07 Aug Independent vs Major
It’s a question that has stumped many a person looking to license music for a major project: shall I sync a well-known song by a major artist or look for an emerging act who might not be as recognisable? Fortunately, you’ll find a whole chapter about this in Unlocking the Sync, our free downloadable eBook. However, we’ll quickly disclose the pros and cons of each approach here.
If credibility is a currency, then credible mainstream artists come with a prohibitive exchange rate. Indeed, even acts who aren’t critically acclaimed can still command a huge fee if they have a solid and devoted fanbase. Lacking even that? Well, if they’ve struck a deal with a major label early on in their career, you may find negotiations a tedious ordeal anyway – and probably not a cheap one. The majors may have been impacted by the deterioration of traditional revenue streams in the digital era, but they still drive a hard bargain.
In contrast, the independent sector suffered much more in the post-Napster era, which is why many indie labels started enthusiastically looking towards syncing as one of the few areas of the music industry that could potentially be at all lucrative. Areas of the indie sector where were once extremely hostile to the idea of ‘selling out’ to corporate money are increasingly taking a more pragmatic approach, seeing it as an important revenue stream in an era of diminishing returns from music sales.
That is not to say that affordability is the main reason for venturing into the world of independents. Indies can also come with an increased cache of credibility, especially among audiences who might otherwise be hard to reach. We’re used to the biggest stars working with brands and appearing on soundtracks, but hearing a smaller artist on an advert is likely to really make their fans sit up and take notice – and while that fanbase may be significantly smaller, engagement within it may be far higher.

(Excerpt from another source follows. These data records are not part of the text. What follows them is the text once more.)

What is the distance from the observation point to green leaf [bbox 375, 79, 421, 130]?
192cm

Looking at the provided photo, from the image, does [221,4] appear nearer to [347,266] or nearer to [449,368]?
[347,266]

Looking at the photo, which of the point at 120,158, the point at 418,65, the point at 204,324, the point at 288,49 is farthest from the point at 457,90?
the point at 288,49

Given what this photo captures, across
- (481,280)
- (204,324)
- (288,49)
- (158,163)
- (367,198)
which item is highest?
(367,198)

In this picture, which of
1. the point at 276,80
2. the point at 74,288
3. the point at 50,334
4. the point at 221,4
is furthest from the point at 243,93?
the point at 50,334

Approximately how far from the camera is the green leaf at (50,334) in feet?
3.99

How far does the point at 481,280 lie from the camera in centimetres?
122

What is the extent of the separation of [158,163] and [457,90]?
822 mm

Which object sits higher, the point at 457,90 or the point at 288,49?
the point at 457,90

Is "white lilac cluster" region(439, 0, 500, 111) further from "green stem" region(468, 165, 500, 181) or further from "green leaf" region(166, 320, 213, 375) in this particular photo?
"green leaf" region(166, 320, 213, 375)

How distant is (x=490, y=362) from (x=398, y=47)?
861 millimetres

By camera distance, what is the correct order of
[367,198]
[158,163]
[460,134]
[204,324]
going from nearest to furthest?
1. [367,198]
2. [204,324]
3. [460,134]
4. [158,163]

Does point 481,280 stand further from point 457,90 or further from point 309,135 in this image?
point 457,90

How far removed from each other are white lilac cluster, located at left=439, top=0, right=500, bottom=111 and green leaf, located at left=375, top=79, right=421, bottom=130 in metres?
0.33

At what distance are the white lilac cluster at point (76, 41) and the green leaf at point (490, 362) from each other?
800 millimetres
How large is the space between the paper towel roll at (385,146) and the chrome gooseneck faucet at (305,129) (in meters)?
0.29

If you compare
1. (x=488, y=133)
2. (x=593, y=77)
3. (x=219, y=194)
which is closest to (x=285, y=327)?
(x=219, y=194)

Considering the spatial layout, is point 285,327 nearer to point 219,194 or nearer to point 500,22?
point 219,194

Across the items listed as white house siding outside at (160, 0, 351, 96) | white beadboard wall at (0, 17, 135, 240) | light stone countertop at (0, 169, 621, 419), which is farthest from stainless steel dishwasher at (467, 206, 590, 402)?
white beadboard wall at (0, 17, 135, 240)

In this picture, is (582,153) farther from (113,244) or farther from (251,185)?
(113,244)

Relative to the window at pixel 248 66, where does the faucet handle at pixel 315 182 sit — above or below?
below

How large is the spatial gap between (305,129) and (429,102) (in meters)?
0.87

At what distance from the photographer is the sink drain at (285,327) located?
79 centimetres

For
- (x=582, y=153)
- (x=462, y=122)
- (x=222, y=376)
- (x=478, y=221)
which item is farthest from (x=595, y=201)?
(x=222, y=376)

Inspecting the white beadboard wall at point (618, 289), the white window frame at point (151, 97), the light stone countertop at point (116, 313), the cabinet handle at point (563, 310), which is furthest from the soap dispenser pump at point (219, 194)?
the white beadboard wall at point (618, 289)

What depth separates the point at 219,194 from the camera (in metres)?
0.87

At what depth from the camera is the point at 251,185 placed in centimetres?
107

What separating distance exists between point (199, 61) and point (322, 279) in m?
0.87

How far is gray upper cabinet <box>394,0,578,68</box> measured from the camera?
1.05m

While the internet may have hit independents hard revenue-wise, new modes of distribution and promotion have also made it easier for them to find an audience than ever. Add to that the fact that independent labels are considerably easier to negotiate with than the target-hitting behemoths that are the majors, and it’s clear to see that the independent sector provides a fertile hunting ground for music to fit any campaign. Even if you’ve already earmarked a major label track, we’d advise putting the brief out to independent labels just in case it doesn’t come off. Or in case they can find you something better…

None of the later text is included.